12:23:13,259 DEBUG [org.radargun.Master] (main) Starting 'LoadFileStage' on 8 slave nodes. Details: LoadFile {bucket=null, exitBenchmarkOnSlaveFailure=false, filePath=/home/hudson/tmp/afield/william-shakespeare-100MB.txt, runOnAllSlaves=false, slaves=null, useSmartClassLoading=true, valueSize=1024 }
12:23:57,818 INFO  [org.radargun.stages.LoadFileStage] (main) Received responses from all 8 slaves. Durations [0:31.83 seconds, 1:31.96 seconds, 2:31.9 seconds, 3:32.06 seconds, 4:44.53 seconds, 5:44.37 seconds, 6:44.5 seconds, 7:31.83 seconds]

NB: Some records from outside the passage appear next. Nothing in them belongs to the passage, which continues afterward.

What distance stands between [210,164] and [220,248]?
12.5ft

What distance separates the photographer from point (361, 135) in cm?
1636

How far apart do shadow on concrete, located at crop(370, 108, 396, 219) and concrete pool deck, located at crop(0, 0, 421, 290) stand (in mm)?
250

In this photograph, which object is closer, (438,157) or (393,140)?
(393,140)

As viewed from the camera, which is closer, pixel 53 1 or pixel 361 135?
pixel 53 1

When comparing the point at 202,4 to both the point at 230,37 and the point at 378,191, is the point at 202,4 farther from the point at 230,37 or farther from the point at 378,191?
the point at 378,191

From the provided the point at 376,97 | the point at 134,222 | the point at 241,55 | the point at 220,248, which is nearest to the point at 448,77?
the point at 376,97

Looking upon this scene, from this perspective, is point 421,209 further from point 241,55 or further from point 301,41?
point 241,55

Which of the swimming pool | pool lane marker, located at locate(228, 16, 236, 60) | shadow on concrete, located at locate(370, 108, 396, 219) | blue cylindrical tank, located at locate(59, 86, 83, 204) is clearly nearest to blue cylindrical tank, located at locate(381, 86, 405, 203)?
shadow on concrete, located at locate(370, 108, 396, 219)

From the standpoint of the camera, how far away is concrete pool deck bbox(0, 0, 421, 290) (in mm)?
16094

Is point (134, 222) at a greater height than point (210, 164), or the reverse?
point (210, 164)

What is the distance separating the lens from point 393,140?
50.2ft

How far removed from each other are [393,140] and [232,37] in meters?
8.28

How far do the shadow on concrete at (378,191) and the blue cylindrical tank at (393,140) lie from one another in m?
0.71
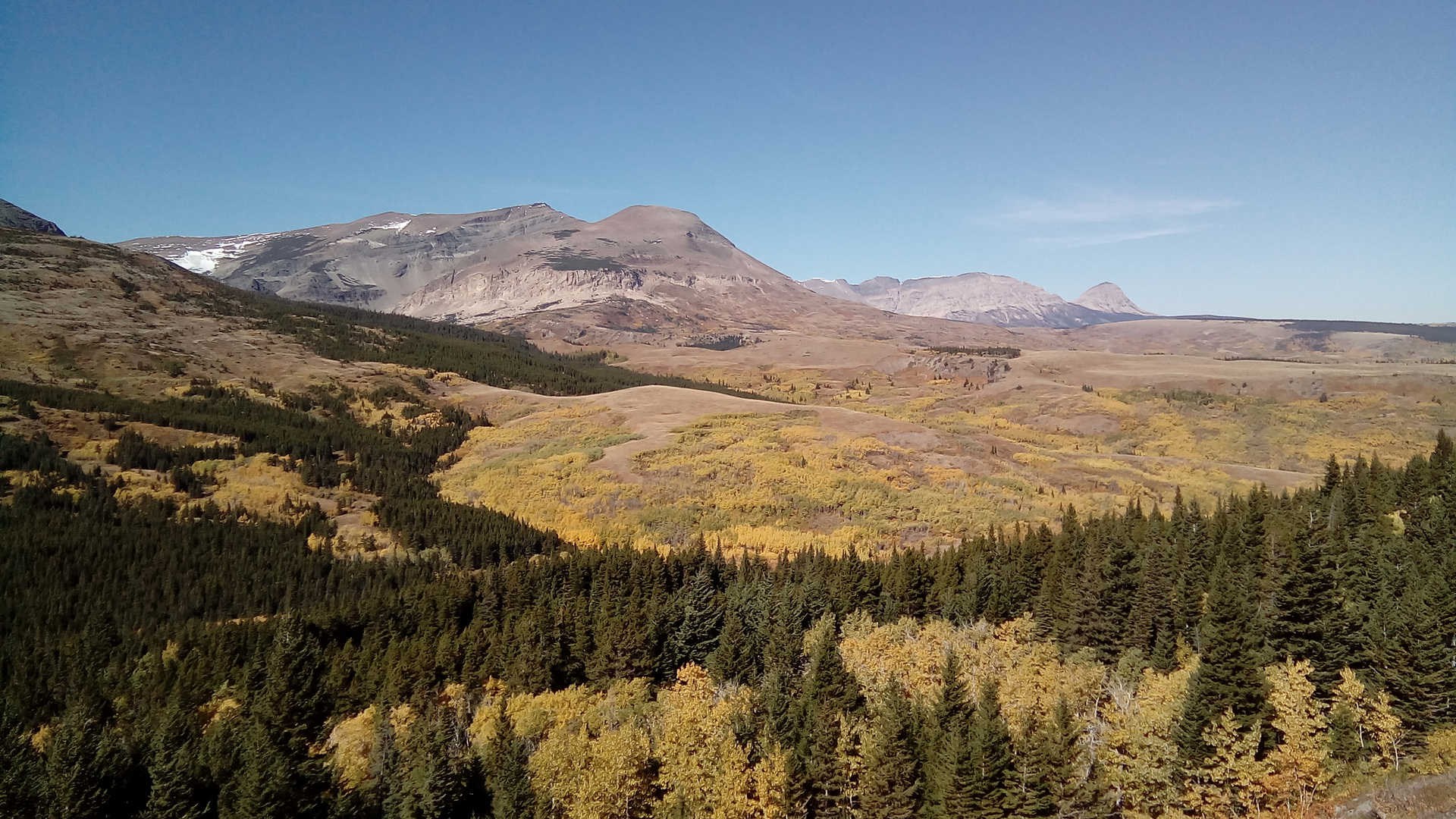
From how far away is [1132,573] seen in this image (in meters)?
59.8

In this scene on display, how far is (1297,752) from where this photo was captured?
3519cm

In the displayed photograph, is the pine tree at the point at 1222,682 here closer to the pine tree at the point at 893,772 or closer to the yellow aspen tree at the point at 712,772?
the pine tree at the point at 893,772

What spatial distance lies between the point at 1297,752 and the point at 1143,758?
24.8ft

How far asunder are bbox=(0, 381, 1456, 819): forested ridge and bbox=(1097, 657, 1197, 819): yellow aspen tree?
0.25 m

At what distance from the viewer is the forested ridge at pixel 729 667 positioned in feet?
120

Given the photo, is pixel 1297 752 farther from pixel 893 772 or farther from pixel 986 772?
pixel 893 772

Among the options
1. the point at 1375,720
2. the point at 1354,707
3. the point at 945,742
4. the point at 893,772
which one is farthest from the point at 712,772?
the point at 1354,707

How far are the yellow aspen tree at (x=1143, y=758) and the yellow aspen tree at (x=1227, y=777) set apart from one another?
121 centimetres

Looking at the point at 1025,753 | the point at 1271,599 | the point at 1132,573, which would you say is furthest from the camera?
the point at 1132,573

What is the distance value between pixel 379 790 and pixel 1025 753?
3686 cm

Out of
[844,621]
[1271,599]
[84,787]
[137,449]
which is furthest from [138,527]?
[1271,599]

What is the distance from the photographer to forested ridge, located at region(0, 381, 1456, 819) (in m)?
36.7

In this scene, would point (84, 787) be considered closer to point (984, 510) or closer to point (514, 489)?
point (514, 489)

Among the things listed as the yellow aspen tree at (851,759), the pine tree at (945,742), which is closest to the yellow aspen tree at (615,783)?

12:23:57,819 INFO  [org.radargun.stages.LoadFileStage] (main) --------------------
12:23:57,820 INFO  [org.radargun.stages.LoadFileStage] (main) Size of file '/home/hudson/tmp/afield/william-shakespeare-100MB.txt' is 100623474 bytes
12:23:57,820 INFO  [org.radargun.stages.LoadFileStage] (main) Value size is '1024' which will produce 98266 keys
12:23:57,821 INFO  [org.radargun.stages.LoadFileStage] (main) Slave 0 wrote 12284 values to the cache with a total size of 12578816 bytes
12:23:57,821 INFO  [org.radargun.stages.LoadFileStage] (main) Slave 1 wrote 12284 values to the cache with a total size of 12577906 bytes
12:23:57,821 INFO  [org.radargun.stages.LoadFileStage] (main) Slave 2 wrote 12283 values to the cache with a total size of 12577792 bytes
12:23:57,822 INFO  [org.radargun.stages.LoadFileStage] (main) Slave 3 wrote 12283 values to the cache with a total size of 12577792 bytes
12:23:57,822 INFO  [org.radargun.stages.LoadFileStage] (main) Slave 4 wrote 12283 values to the cache with a total size of 12577792 bytes
12:23:57,822 INFO  [org.radargun.stages.LoadFileStage] (main) Slave 5 wrote 12283 values to the cache with a total size of 12577792 bytes
12:23:57,823 INFO  [org.radargun.stages.LoadFileStage] (main) Slave 6 wrote 12283 values to the cache with a total size of 12577792 bytes
12:23:57,823 INFO  [org.radargun.stages.LoadFileStage] (main) Slave 7 wrote 12283 values to the cache with a total size of 12577792 bytes
12:23:57,823 INFO  [org.radargun.stages.LoadFileStage] (main) --------------------

Using the same file and nodes with Infinispan 5.3beta2 takes about 8 minutes:

12:24:48,332 DEBUG [org.radargun.Master] (main) Starting 'LoadFileStage' on 8 slave nodes. Details: LoadFile {bucket=null, exitBenchmarkOnSlaveFailure=false, filePath=/home/hudson/tmp/afield/william-shakespeare-100MB.txt, runOnAllSlaves=false, slaves=null, useSmartClassLoading=true, valueSize=1024 }
12:46:35,276 INFO  [org.radargun.stages.LoadFileStage] (main) Received responses from all 8 slaves. Durations [0:21.73 minutes, 1:21.76 minutes, 2:21.78 minutes, 3:21.73 minutes, 4:21.73 minutes, 5:21.73 minutes, 6:21.78 minutes, 7:21.67 minutes]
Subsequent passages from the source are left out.